One reason the media did not challenge the U.S. and British governments’ justification for going to war in Iraq in 2003, later shown to be misplaced, was their eagerness to believe the official version of events, Pilger argued.
He said the same was true of television coverage of the Israeli attack on a Gaza-bound aid flotilla, when British broadcasters appeared willing only to use Israeli video rather than trawling the Internet for alternative footage.
“That mindset that only authority can really determine the ‘truth’ on the news, that’s a form of embedding that really now has to change,” said Pilger, who has covered conflicts in Vietnam and Cambodia, written books and made several acclaimed documentaries.

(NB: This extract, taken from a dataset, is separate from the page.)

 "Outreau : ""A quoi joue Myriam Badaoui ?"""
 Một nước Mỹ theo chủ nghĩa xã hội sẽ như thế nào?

“There’s no question about the pressure on it to change coming from the Internet and coming from WikiLeaks — it will change,” he added in the interview ahead of Tuesday evening’s broadcast of his new film.
“That is the canker in all of this, it’s the compulsion to quote, not necessarily believing the authority source. But then once you quote it and you put it out on the wires or you broadcast it, it takes on a sort of mantle of fact and that’s where the whole teaching of journalism is wrong.
“Authority has its place, but the skepticism about authority must be ingrained in people.”